» **Texte à analyser**
┄┄┄┄┄┄┄┄┄┄┄┄┄┄┄┄┄┄┄┄

Intervention de Harlem Désir

Commission des affaires européennes — Réunion du 1er juillet 2015 à 16h32
Institutions européennes — Audition de M. Harlem Désir secrétaire d'état aux affaires européennes sur les conclusions du conseil européen des 25 et 26 juin

Harlem Désir, secrétaire d'État :

Il faut que nous fassions comprendre aux uns et aux autres que la seule voie possible réside dans la discussion et la négociation d'un accord, absolument nécessaire pour la Grèce. La première conséquence de l'absence d'accord serait une dégradation de la situation économique de la Grèce, de ses citoyens, des acteurs économiques, et des entreprises. Il en irait de même si cette situation devait perdurer au-delà du référendum de dimanche. Un accord entre la France et l'Allemagne est bien évidemment indispensable pour pouvoir répondre à toutes ces questions. C'est l'objet des contacts qui ont lieu en permanence entre le Président de la République et la Chancelière, ainsi qu'entre nos ministres des finances.

On peut comprendre que l'attitude du Bundestag puisse ne pas être la même que celle du Parlement français. Les perceptions et les opinions publiques ne sont pas toujours identiques, mais les gouvernements ont le devoir de défendre des positions communes. C'est la seule possibilité de trouver une solution au sein de la zone euro. Il ne peut y avoir de solution sans accord franco-allemand. Nous oeuvrons donc en ce sens.

S'agissant des migrations, des décisions ont été prises lors de ce Conseil européen, même si la discussion a été extrêmement tendue. Des échanges ont eu lieu entre le Président du Conseil italien et la Présidente lituanienne, qui ont été le reflet de cette difficulté, qui montrent ce qu'il faut surmonter. On ne peut avoir une réponse efficace et commune sans le minimum d'esprit de solidarité, en tenant seulement compte des approches nationales.

Aujourd'hui, ce sont l'Italie et la Grèce qui ont besoin de la solidarité européenne ; toutefois, celle-ci est de toute façon indispensable, car on voit bien que les migrants qui débarquent sur les côtes européennes ne viennent pas spécialement en Italie, mais cherchent à venir en Europe. On les retrouve ensuite à Calais, et sur les routes de Suède ou d'Allemagne. L'idée selon laquelle cela ne concerne que les pays en première ligne est objectivement démentie par l'actualité quotidienne.

┄┄┄┄┄┄┄┄┄┄┄┄┄┄┄┄┄┄┄┄

» **Données ci-dessous**
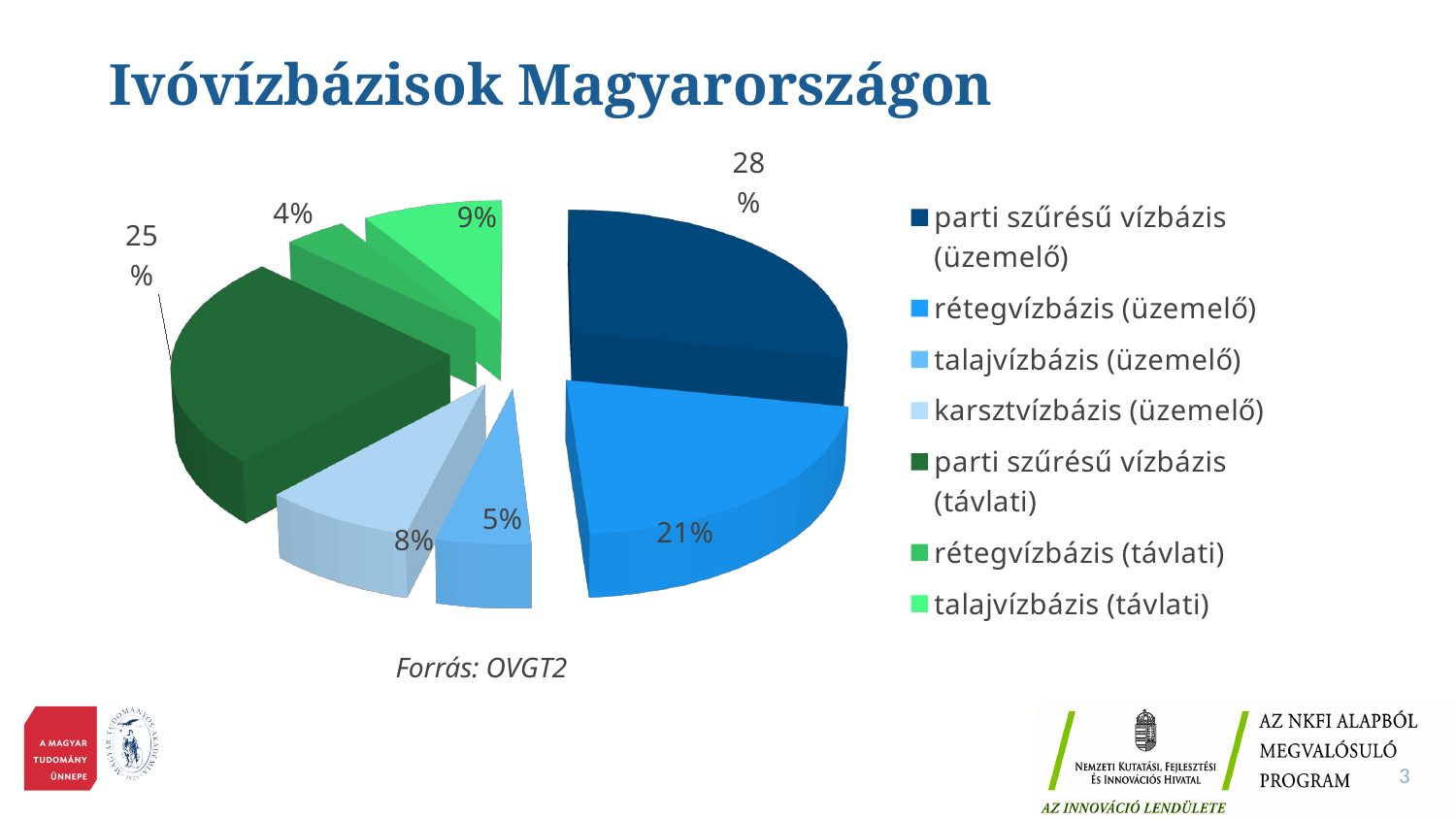
How many entries does the legend list? 7 What kind of chart is shown on the slide? pie chart What is the title of the chart slide? Ivóvízbázisok Magyarországon Which is larger, the share of talajvízbázis (távlati) or talajvízbázis (üzemelő)? talajvízbázis (távlati) What is the difference between the shares of parti szűrésű vízbázis (üzemelő) and rétegvízbázis (üzemelő)? 7% What share of the pie is parti szűrésű vízbázis (távlati)? 25% Which category has the smallest slice of the pie? rétegvízbázis (távlati) How many slices does the pie chart have? 7 Which category has the largest slice of the pie? parti szűrésű vízbázis (üzemelő) What share of the pie is parti szűrésű vízbázis (üzemelő)? 28% What share of the pie is karsztvízbázis (üzemelő)? 8%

┄┄┄┄┄┄┄┄┄┄┄┄┄┄┄┄┄┄┄┄

» **Consigne**
Recopiez tout le passage du texte à analyser allant de « Aujourd'hui, ce sont » jusqu'à « par l'actualité quotidienne. », en substituant « exilés » à « migrants ».

» **Corrigé**
Aujourd'hui, ce sont l'Italie et la Grèce qui ont besoin de la solidarité européenne ; toutefois, celle-ci est de toute façon indispensable, car on voit bien que les exilés qui débarquent sur les côtes européennes ne viennent pas spécialement en Italie, mais cherchent à venir en Europe. On les retrouve ensuite à Calais, et sur les routes de Suède ou d'Allemagne. L'idée selon laquelle cela ne concerne que les pays en première ligne est objectivement démentie par l'actualité quotidienne.